# Data:

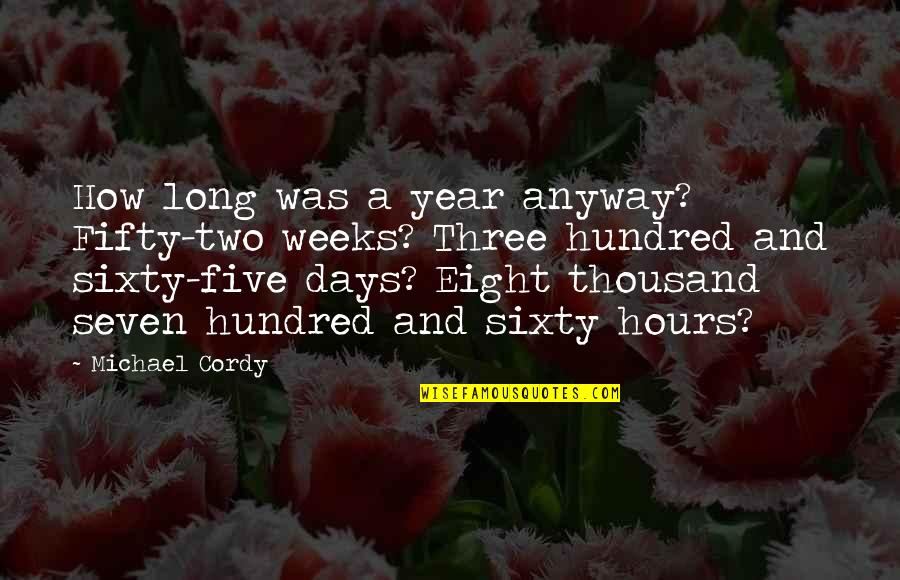 Long Hours Quotes By Michael Cordy: How long was a year anyway? Fifty-two weeks?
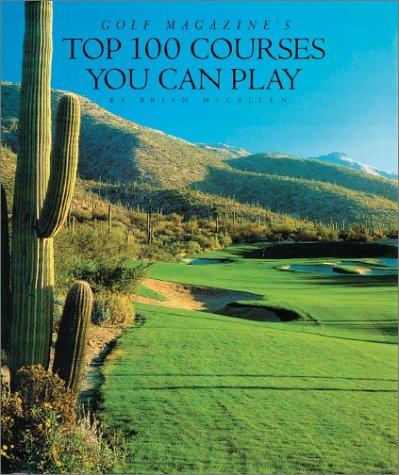 Golf Magazines Top 100 Courses You Can Play, BRIAN MCCALLEN, JOHN HENEBRY, JEANNINE HENEBRY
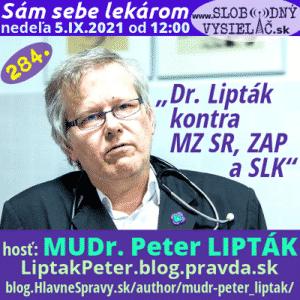 Sám sebe lekárom 284 (Dr. Lipták kontra Ministerstvo zdravotníctva Slovenskej republiky, Zväz ambulantných poskytovateľov a Slovenská lekárska komora) repríza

# Work to be completed:
Leave out the pictures and repeat exactly the lines from the start of the material through the line that contains "Golf Magazines Top", both included.

# Answer space:
 Long Hours Quotes By Michael Cordy: How long was a year anyway? Fifty-two weeks?
 Golf Magazines Top 100 Courses You Can Play, BRIAN MCCALLEN, JOHN HENEBRY, JEANNINE HENEBRY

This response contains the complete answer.